Tareas por realizar:
1. Indica si cada afirmación concuerda con el texto sobre la vejez de una madre. Responde sí o no y cita las palabras del texto que lo deciden.
(a) La madre sonríe por cualquier cosa.
(b) La madre recorre la casa con paso rápido.
(c) En la mirada de la madre todavía hay malicia.
2. Contesta estas preguntas a partir del texto sobre la vejez de una madre:
(a) ¿Qué puede hacer que nuestra vida no nos pertenezca?
(b) ¿Qué va limpiando en la madre el paso de los años?
(c) ¿Qué inocencia ha recuperado la madre?
3. Prosigue el texto sobre la vejez de una madre a partir de su última oración.

Texto del documento:
########

A veces la enfermedad o la vejez hacen que nuestra vida no nos pertenezca. Les pertenecemos a otros que nos quieren y nos cuidan y conducen nuestros pasos tomando decisiones por nosotros. Así es Dios con nosotros.
 
Pensaba en la madre de esta persona que vivía con tanta paz esa etapa de su vida:

Estar con mi madre. Escucharla aunque no tenga sentido lo que dice. ¡Qué importa! ¡Cuántas cosas que decimos tampoco tienen sentido! A lo mejor ella ve una realidad mejor de la que yo veo. A lo mejor ya vislumbra el cielo en sus ojos confusos.

Me alegra saber que está allí, a mi lado. Me alegra verla sonreír por cualquier cosa. Me gusta verla sentada, o de pie recorriendo la casa a su ritmo pausado. Me gusta su mirada abierta y llena de luz. Creo, que, con el tiempo, se va pareciendo más a los ángeles. Eso me da mucha paz.

El paso de los años va limpiando su piel y su mirada. Ya no hay malicia. Sólo esa inocencia sagrada de los niños que ella ha recuperado mágicamente. Eso me sorprende y alegra. Llegamos a ser niños otra vez con el paso del tiempo. Ya no nos afecta tanto el entorno, porque todo es mágico.

La miro, y veo a Dios. La miro y mi corazón se conmueve. Definitivamente mi madre es mejor ahora que nunca. Mucho mejor. Más de Dios, más tierna y trasparente, más llena de luz y sonrisas. Me alegra el corazón. Su vida me da paz”.

########

Registros de origen:
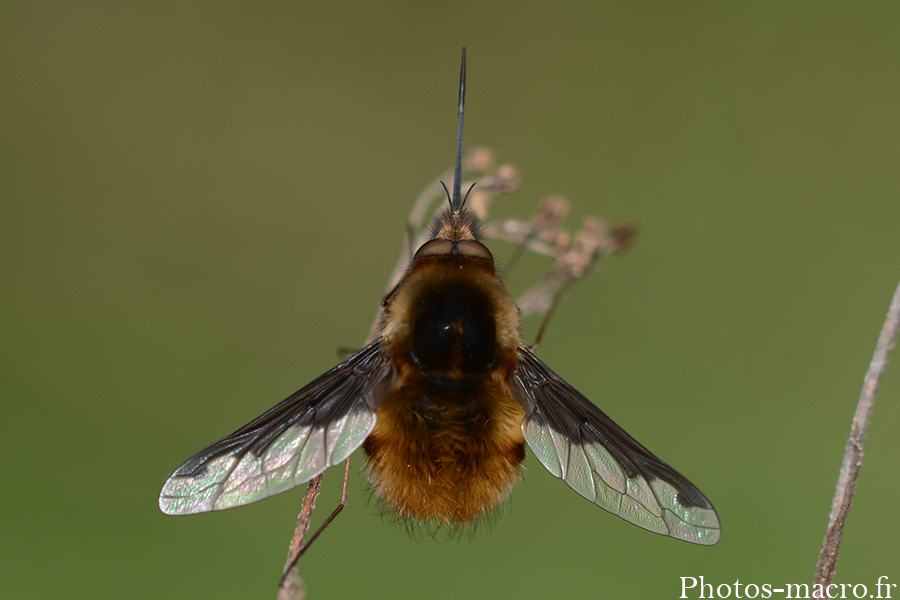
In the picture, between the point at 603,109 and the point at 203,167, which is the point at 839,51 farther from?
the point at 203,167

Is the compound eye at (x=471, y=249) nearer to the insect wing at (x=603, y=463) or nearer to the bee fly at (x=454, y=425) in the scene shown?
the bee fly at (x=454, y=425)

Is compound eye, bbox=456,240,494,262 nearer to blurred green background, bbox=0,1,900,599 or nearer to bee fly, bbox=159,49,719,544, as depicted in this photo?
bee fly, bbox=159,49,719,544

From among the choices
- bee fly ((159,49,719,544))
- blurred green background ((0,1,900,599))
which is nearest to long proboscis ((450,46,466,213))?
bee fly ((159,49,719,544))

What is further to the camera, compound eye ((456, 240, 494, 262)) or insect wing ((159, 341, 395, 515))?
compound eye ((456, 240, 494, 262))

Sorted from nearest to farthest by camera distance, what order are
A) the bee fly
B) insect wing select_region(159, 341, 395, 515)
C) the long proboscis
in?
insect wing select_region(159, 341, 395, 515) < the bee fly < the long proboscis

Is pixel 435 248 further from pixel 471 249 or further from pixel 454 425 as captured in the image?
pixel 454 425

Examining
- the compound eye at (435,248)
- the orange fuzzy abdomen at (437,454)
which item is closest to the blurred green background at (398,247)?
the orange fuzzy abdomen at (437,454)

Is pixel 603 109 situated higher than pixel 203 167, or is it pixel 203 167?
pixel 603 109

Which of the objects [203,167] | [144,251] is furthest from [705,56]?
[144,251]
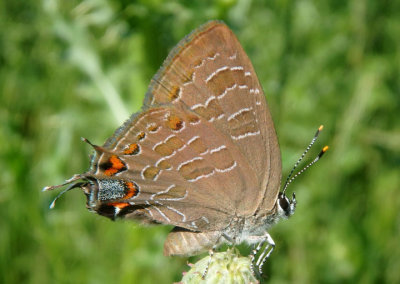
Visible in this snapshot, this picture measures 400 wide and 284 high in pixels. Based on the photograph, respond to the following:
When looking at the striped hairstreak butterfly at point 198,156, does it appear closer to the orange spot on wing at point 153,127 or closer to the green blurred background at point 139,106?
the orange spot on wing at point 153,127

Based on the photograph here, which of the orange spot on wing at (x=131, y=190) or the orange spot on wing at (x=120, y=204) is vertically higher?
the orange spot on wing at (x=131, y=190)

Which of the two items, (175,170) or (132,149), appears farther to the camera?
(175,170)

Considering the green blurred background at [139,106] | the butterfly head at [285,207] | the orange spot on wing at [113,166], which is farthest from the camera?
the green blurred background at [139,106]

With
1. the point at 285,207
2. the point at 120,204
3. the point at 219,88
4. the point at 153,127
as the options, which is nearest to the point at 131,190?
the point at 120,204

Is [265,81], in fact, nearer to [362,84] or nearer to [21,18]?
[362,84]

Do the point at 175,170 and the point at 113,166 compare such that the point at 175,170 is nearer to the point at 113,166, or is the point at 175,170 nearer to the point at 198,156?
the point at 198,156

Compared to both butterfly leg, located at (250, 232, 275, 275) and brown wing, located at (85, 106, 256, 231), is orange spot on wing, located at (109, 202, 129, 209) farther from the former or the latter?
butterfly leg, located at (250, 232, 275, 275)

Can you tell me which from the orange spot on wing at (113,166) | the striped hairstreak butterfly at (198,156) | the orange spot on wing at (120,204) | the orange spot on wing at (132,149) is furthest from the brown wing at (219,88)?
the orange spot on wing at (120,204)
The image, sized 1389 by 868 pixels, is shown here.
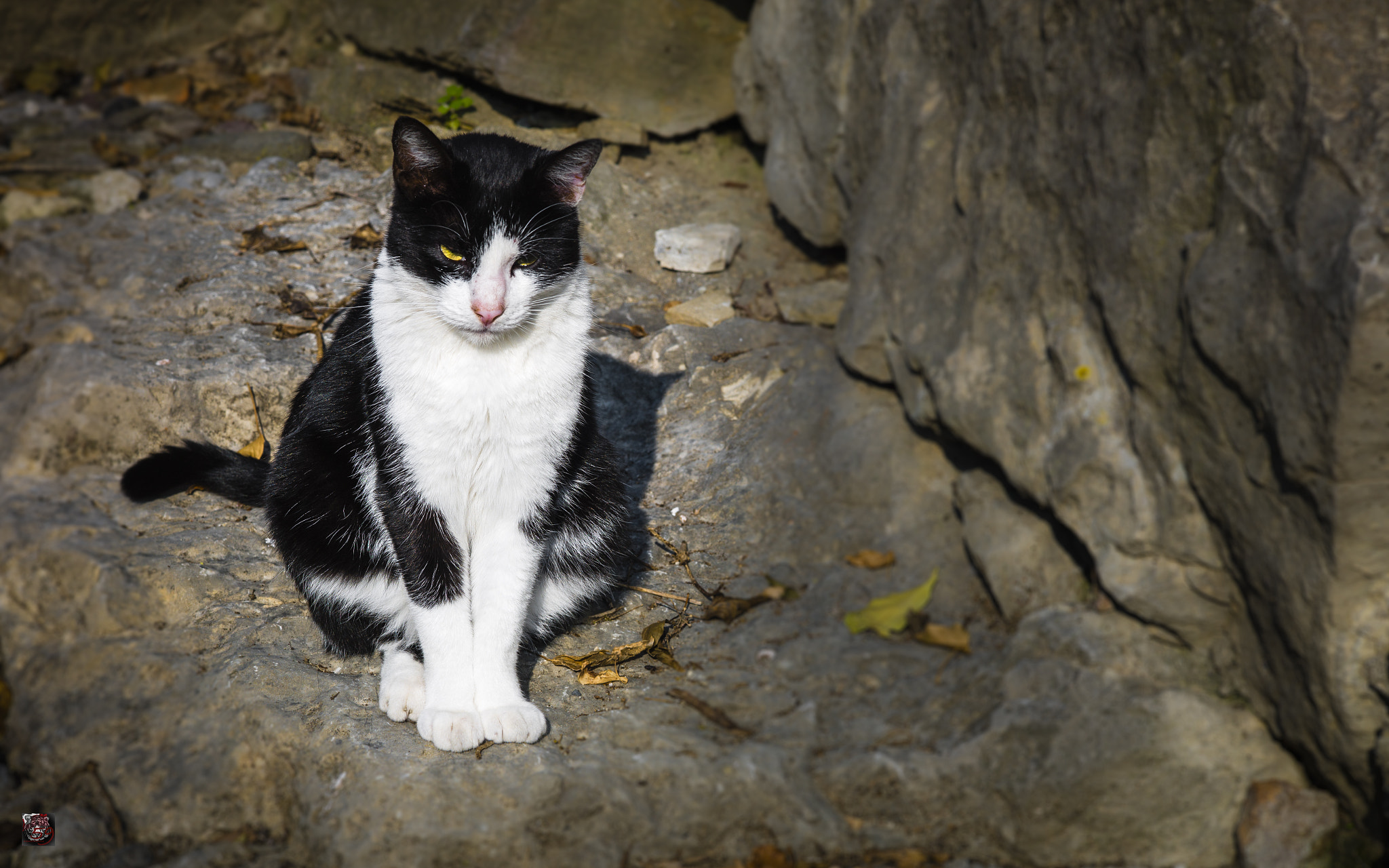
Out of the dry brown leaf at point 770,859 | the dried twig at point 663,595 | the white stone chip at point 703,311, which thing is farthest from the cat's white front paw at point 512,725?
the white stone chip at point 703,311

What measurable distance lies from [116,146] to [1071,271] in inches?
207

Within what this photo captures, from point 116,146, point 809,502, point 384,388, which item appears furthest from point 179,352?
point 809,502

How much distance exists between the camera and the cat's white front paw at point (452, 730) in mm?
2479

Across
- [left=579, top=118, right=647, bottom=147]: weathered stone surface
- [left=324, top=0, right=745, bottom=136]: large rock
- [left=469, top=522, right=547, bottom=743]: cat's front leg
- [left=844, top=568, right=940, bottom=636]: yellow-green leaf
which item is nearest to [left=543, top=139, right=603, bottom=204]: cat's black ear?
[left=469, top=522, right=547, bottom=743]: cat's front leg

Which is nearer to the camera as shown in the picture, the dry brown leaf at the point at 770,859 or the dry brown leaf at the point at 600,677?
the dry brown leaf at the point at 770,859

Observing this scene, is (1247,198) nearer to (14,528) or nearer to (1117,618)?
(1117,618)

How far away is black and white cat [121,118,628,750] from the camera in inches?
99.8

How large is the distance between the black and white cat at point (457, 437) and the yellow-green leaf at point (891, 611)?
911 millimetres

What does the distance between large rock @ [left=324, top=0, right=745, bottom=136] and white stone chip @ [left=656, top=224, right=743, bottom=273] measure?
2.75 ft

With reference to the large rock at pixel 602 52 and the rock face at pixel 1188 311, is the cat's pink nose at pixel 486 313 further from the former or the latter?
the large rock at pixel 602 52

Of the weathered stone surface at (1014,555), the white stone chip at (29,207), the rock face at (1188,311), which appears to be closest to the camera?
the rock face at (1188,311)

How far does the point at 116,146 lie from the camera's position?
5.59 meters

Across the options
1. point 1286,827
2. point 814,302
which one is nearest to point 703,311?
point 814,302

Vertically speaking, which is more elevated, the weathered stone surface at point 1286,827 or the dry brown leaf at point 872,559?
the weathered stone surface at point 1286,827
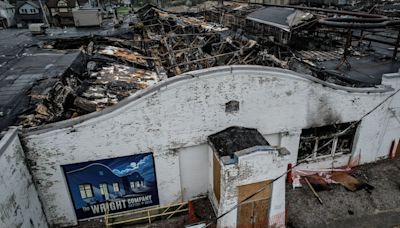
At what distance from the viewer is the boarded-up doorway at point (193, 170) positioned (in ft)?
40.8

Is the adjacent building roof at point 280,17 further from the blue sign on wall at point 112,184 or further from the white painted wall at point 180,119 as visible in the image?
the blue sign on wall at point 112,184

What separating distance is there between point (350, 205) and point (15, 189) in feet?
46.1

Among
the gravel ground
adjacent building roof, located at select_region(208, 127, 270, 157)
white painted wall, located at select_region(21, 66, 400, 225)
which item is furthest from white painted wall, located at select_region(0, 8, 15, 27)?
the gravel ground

########

Resultados del ejercicio:
1.
(a) Sí: «Me alegra verla sonreír por cualquier cosa.»
(b) No: «recorriendo la casa a su ritmo pausado».
(c) No: «Ya no hay malicia.»

2.
(a) La enfermedad o la vejez.
(b) Su piel y su mirada.
(c) La inocencia sagrada de los niños.

3.
 
Me conmueve esta mirada sobre su madre. Me conmueve pensar que los años puedan hacerme más parecido a Dios, a los ángeles. Me emociona ese amor de Dios que limpia nuestro corazón. Me gusta la mirada de esa madre que siempre se alegra con aquel al que ve. Jesús miraría así. Es la mirada de aquel que se ha entregado.

Somos más de Dios cuando no nos empeñamos en retener, en hacer, en conquistar. Cuando no nos obsesionamos por cuidarnos, por hacer que nos respeten. Ya no hay barreras ni límites. Nos postramos. Nos humillamos. Nos dejamos llevar cuando pasan los años y vacilan las fuerzas. Nos dejamos hacer como Jesús llevado hasta el Calvario.

La vejez y la enfermedad rescatan la pureza de lo que somos en lo más hondo del alma. Nos asemejan más a Dios. Nos hacen más trasparentes. Dejan brillar la luz que hay escondida en el corazón.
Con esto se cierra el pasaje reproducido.